JCC plansto study pool noise mitigation
WOODBRIDGE >> The Jewish Community Center of Greater New Haven has upped its game in an effort to get Town Plan and Zoning Commission approval for a family pool club at a camp pool it operates.
The JCC is hiring a land-use attorney and an Enfield engineering firm that specializes in sound mitigation.
But about a dozen neighbors, who are loyal to defeating the expanded use of the pool, weren’t happy to learn Monday night that a continuation of the public hearing would be again be continued to June 6.
Resident Sheila Wartel, a leader in the fight against the pool club, told Chairman Jeffrey Kaufman she’d been there three times, “and I have to come a fourth? What if I can’t make it?”
Kaufman said there was no new information for residents to comment on.
The JCC has hired attorney Thomas lynch of Milford, who said the engineering firm will consider landscaping, berms and panels for sound mitigation.
The neighbors’ attorney, Timothy Lee, also practicing in the land-use field, asked that the JCC provide him with copies of the plan two weeks in advance of the hearing so their own experts can review it.
Neighbors have complained throughout the application process that noise from the weekday camp already is unbearable, compromises their quality of life and is decreasing their property values. They also say the JCC has broken many promises through the years as well as agreements made with the TPZC to mitigate the noise.
JCC officials originally came to the board in March with a vague request they firmed up last month.
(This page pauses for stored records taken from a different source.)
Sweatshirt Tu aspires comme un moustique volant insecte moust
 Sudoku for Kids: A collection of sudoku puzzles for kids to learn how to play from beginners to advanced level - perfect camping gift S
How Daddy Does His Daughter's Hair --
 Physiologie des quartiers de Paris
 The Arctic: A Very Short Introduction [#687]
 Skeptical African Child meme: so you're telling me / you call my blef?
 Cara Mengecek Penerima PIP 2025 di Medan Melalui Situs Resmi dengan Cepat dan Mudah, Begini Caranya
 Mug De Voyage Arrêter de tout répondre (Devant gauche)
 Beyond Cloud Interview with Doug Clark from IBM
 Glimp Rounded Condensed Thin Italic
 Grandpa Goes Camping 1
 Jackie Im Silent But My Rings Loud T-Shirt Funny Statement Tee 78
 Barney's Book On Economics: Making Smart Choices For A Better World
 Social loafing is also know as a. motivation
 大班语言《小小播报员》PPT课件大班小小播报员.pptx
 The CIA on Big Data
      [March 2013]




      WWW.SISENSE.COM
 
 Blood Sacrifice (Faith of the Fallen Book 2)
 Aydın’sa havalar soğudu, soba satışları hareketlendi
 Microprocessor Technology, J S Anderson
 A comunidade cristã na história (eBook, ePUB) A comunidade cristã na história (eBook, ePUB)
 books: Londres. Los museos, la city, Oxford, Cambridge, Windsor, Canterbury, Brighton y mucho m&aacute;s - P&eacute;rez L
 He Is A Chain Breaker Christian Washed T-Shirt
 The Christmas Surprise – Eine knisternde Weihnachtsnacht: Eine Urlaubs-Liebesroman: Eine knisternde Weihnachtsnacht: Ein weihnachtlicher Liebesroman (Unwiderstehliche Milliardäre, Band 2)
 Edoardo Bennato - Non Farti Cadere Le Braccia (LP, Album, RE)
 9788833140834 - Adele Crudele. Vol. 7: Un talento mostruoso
They want to:
• Open the pool on weekends to families who would pay a membership fee that would more affordable than a country club.
• Extend weekday hours to 7 p.m.; open on weekends 10 a.m.-7 p.m.; and operate the weekend pool club from June 15 to Labor Day.
• JCC officials have said they would put a 200-person maximum for the 60-by-77 pool.
Residents Monday were angry they weren’t told sooner of the request for a continuance. They asked Kaufman how long he knew, and when he said April 27, neighbors expressed dissatisfaction that they weren’t notified.
Neighbors gathered outside later to talk about the JCC issue.
Jay Charkow was among those upset they couldn’t speak.
“I think it was a shame - it was non-democratic,” he said. “The people here came to an open town meeting.”
Resident Hedy Kober said the TPZC seems to be going out of its way to help the JCC, and questioned the motive. She added, “They’re supposed to keep us happy.”
Yang Wu agreed, saying, “I think they’re ignoring who voted for them.”